[begin READING TEXT]

Sorting with linear programming, or?

This example currently only runs on the develop branch

A discussion on stackexchange led to some experiments and an interesting case where a linear programming formulation is absolutely horrible compared to an approach where a general nonlinear solver used. We thus have a problem where the standard rule that we should solve problems as a linear programs if possible is violated.

So can it be more efficient to solve a linear program using a nonlinear solver than a dedicated LP solver? Depends on what you mean with a linear program.

The problem

The problem discussed which triggered this example is

\[\begin{aligned} \text{minimize}_w ~~& \text{sort}(Rw)^Tp + ||w-w_0||_1 \\ \text{subject to} ~~& ||w||_{\infty} \leq 1 \end{aligned}\]

The norm in the objective and the norm in the constraints are trivially LP-representable and do not pose any problems, neither in theory nor practice. The problem is the first term which involves a sorting operator. Note that it does not explicitly require the sorted vector, it only asks for the inner products of the sorted vector and a given vector \(p\). In our discussion here, we assume sort is in descending order.

For arbitrary \(p\) this is not a convex problem. This can easily be seen if we consider the case where all but the last elements in \(p\) are 0, and the last element is 1. The inner product then simply returns the smallest element of the vector, and we know that \( \min \) is a concave function, hence the problem is non-convex as we are minimizing the objective.

MILP sorting

Sorting a vector is in general is a very complex operation to describe in an optimization model. Assuming a descending sort, we can describe a sorted vector \(s = \text{sort}(x)\) via the constraints \(s = Px, s_i \geq s_{i+1} \) where \(P\) is a binary permutation matrix, \( \sum_i P_{ij} = 1, \sum_j P_{ij}=1\). To arrive at a MILP representation, a linearization (i.e. big-M representation) of the product \(Px\) is needed. Hence, the full model will not only introduce the large binary matrix \(P\) but also a large amount of additonal variables and constraints to implement the linearization. This is the model you obtain if you use the command sort in YALMIP.

In the general case, the problem is non-convex and we have no hope of an LP representation so we start our experiments with the MILP formulation on a small random case.

n = 4;
m = 10;
p = randn(m,1);
R = randn(m,n);
w0 = randn(n,1);

w = sdpvar(n,1);
objective = sort(R*w,'descend')'*p+norm(w-w0,1);
Model = [norm(w,inf)<=1];    

Increasing the problem size will quickly lead to problems where the solution-time starts to become problematic. In this general case there is not much to do (unless you are clever enough to come up with a better model than the one YALMIP uses, or you use a nonlinear solver as we do below, and accept that you solve a nonlinear non-smooth non-convex problem…)

LP to the rescue (?)

The problem here does not require the sorted vector explicitly, but only needs the result from the inner product \( \text{sort}(Rw)^Tp\) for a non-negative non-increasing vector \( p\). With the sorted vector having length \(m\), this can alternatively be stated as the weighted ordered sum of m largest elements of the vector, i.e., the limiting case of the operator weighted ordered sum of k largest elements which not only is convex but also linear-programming representable.

[end READING TEXT]
[begin PROVIDED INFORMATION]

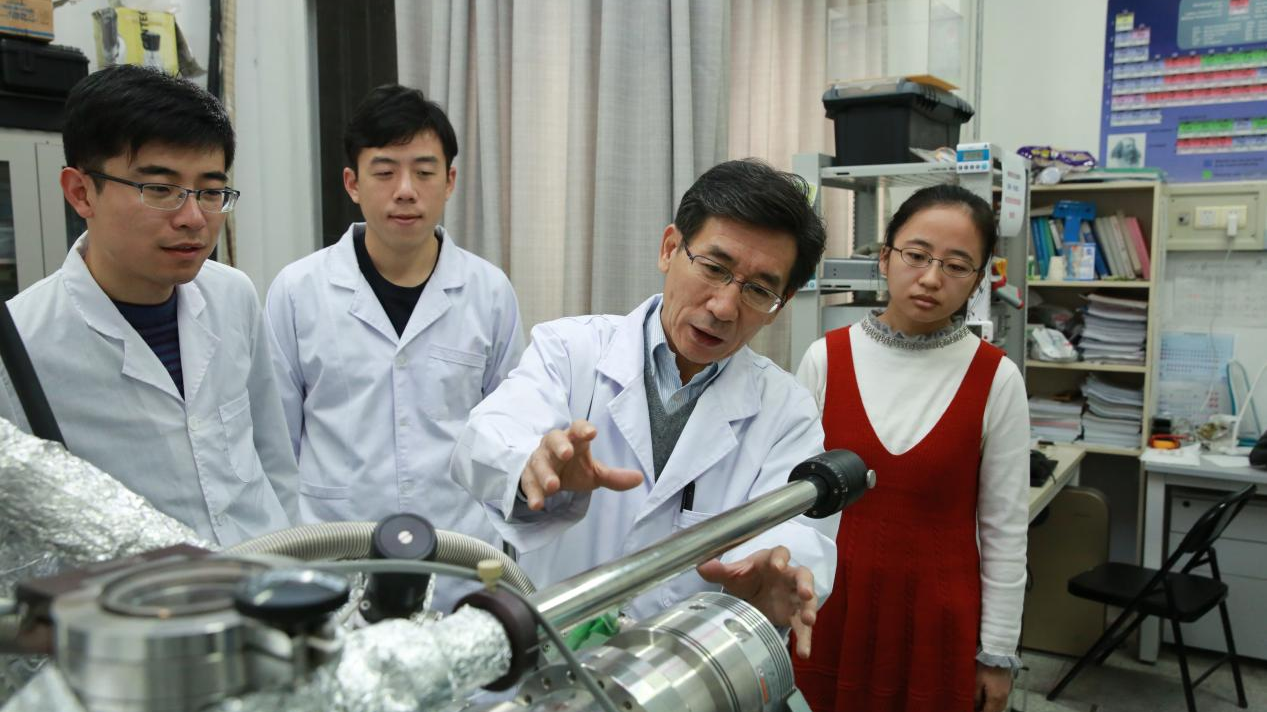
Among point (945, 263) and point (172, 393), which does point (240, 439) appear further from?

[end PROVIDED INFORMATION]
[begin PROVIDED INFORMATION]

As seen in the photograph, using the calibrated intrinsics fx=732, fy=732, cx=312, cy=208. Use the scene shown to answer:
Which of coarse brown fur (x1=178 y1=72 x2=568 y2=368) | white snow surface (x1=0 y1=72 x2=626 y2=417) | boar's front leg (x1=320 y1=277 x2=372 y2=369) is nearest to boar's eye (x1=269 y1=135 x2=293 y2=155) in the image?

[end PROVIDED INFORMATION]

- WORK INSTRUCTIONS
(a) How would you translate this sentence from the text on sorting with linear programming into Spanish: "The problem is the first term which involves a sorting operator."
(b) Transcribe the part of the text on sorting with linear programming starting at "Sorting a vector" and ending at "small random case.".
(c) Answer these questions from the text on sorting with linear programming:
(i) In what order is sort assumed to work in the discussion?
(ii) What value is n set to in the small random case?
(iii) What kind of matrix is P in the description of a sorted vector?

- FINAL ANSWERS
(a) El problema es el primer término, que involucra un operador de ordenamiento.

(b)
Sorting a vector is in general is a very complex operation to describe in an optimization model. Assuming a descending sort, we can describe a sorted vector \(s = \text{sort}(x)\) via the constraints \(s = Px, s_i \geq s_{i+1} \) where \(P\) is a binary permutation matrix, \( \sum_i P_{ij} = 1, \sum_j P_{ij}=1\). To arrive at a MILP representation, a linearization (i.e. big-M representation) of the product \(Px\) is needed. Hence, the full model will not only introduce the large binary matrix \(P\) but also a large amount of additonal variables and constraints to implement the linearization. This is the model you obtain if you use the command sort in YALMIP.

In the general case, the problem is non-convex and we have no hope of an LP representation so we start our experiments with the MILP formulation on a small random case.

(c)
(i) Descending order.
(ii) 4.
(iii) A binary permutation matrix.